** Instructions to follow **
Continue the commentary on mail-ballot counting and delayed election results, picking up after its final sentence.

** Given passage **

╔══

How soon Americans know the outcome of the presidential election could hinge on a few states—and how fast they count mail ballots.

Many states allow election workers to start processing mail ballots before Election Day, and so count them relatively swiftly. Some states—including potentially decisive swing states like Wisconsin, Michigan and Pennsylvania—don’t open envelopes containing mail ballots until Election Day.

With an unprecedented number of voters expected to vote by mail amid the coronavirus pandemic, counting ballots may take days or longer in some states, possibly delaying a tally.

If you think that the battle over Ginsbrug’s replacement is fraught, just imagine how these practical concerns will play out? And this before we get to issues that will undoubtedly arise: anyone remember hanging chads? And the legitimacy of all the ballots that are not hand-marked, and/or hand-counted in public?

Per the WSJ:

“In states like Wisconsin, Michigan, Pennsylvania, where they don’t allow clerks to process ballots in advance, they’ve got to do all that work on Election Day, and so they’re going to be backlogged,” said Amber McReynolds, head of the National Vote at Home Institute, which promotes voting by mail.

Current rules could be changed through legislation or litigation. A judge in Michigan and the Pennsylvania Supreme Court this week separately ordered deadline extensions for accepting mailed ballots, potentially pushing back the time it will take those states to determine results.

So far, election officials seem to be relying on increasing personnel as well as some resort to  our old friend, the technofix fairy.  And like many thinking people, According to the WSJ:

Local election officials in some states said they are ramping up by buying faster ballot-counting scanners and adding more workers. Other variables that could affect the timing include differing deadlines for accepting ballots: Some states take them after Election Day as long as they are postmarked by that day.

They counsel patience. But in the skeptical climate the currently surrounds American politics, slow results – especially when the numbers don’t appear to be breaking the way one expects or would like- is a recipe for even more political unrest.

The WSJ concurs:

Election officials have said voters should prepare to be patient and said that needing extra time for counting is to be expected and helps ensure accuracy. At the same time, the possibility of slow results has worried some officials and election scholars that any delay could provide an opening for rumors and misinformation to spread.

╚══

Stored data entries
╔══

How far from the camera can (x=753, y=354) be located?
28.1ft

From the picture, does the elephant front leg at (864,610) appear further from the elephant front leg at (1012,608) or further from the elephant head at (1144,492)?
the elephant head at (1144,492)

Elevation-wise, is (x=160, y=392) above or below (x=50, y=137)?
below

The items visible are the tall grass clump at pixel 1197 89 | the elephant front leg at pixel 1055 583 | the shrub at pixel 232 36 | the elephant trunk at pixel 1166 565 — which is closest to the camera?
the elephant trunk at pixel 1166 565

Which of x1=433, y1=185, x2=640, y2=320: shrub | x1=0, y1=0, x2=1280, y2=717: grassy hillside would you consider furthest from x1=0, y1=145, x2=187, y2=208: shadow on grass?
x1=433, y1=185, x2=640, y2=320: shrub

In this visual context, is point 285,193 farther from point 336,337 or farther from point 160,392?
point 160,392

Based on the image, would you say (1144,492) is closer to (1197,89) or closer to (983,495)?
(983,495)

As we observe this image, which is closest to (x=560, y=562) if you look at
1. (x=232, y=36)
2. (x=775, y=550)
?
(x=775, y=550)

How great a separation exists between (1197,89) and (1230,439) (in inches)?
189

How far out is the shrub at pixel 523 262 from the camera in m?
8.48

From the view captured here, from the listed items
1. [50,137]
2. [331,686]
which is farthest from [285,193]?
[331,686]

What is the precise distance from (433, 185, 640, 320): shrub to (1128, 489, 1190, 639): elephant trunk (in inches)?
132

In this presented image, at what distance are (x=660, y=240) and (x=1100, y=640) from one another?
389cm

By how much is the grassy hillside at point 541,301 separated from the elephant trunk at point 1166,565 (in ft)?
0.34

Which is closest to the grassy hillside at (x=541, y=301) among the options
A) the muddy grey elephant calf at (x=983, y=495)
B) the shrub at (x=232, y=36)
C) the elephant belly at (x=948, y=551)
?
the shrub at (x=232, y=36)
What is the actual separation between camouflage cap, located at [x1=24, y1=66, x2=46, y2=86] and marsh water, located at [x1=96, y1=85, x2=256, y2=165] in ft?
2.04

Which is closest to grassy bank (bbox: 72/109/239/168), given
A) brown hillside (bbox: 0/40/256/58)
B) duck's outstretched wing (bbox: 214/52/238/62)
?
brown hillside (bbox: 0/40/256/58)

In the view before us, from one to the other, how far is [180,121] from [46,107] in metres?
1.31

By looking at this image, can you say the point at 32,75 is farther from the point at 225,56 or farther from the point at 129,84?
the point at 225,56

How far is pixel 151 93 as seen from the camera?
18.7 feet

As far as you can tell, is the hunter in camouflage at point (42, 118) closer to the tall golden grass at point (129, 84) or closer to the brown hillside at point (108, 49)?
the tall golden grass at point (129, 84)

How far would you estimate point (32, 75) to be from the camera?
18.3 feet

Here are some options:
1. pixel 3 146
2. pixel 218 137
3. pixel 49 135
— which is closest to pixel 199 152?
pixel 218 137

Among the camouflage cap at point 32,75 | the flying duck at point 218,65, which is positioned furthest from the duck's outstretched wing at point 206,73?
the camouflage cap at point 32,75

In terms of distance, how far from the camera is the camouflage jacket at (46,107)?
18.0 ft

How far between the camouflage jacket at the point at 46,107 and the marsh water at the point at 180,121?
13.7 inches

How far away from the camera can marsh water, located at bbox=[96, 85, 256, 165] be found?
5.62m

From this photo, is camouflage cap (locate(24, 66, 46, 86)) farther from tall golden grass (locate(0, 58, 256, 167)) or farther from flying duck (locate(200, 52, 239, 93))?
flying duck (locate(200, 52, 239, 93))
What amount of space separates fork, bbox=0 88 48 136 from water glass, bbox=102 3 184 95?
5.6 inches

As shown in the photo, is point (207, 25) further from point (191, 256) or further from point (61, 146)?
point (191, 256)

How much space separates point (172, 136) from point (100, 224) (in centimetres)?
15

╚══

** Solved exercise **
President Trump has repeatedly claimed that expanding mail-in voting will invite fraud or inaccurate results. Some Democrats accuse him of trying to undermine public confidence in voting. Academic studies haven’t found evidence of widespread fraud linked to mail ballots, though isolated cases have occurred.

“There’s a lot of suspicion among hard-core Trump supporters, and hard-core Trump opponents, about people trying to manipulate the voting system,” said Barry Burden, a professor of political science at the University of Wisconsin-Madison. “It’s just very tempting for people to believe that something nefarious has happened when the results don’t seem to be going in the way they expected.”

Practical issues

The WSJ also examines at length two practical issues that will slow the processing of mail ballots by election officials: opening votes cast by mail, and verifying voter signatures. I won’t discuss those here, but instead refer interested readers to the WSJ link.

I remind readers that it took about a month to resolve the issues raised in Florida in 2000 and that was a ‘normal ‘year when most ballots were cast in person,  not a pandemic year when there will be extensive voting-by-mail, according to procedures never tested at this scale.

And one thing we know, from past experience: the U.S. electoral system does not cope well with novel, untried and tested systems.

So, in answer to my question: when will we know the 2020 election results?

I confess, I haven’t a clue.

Do you?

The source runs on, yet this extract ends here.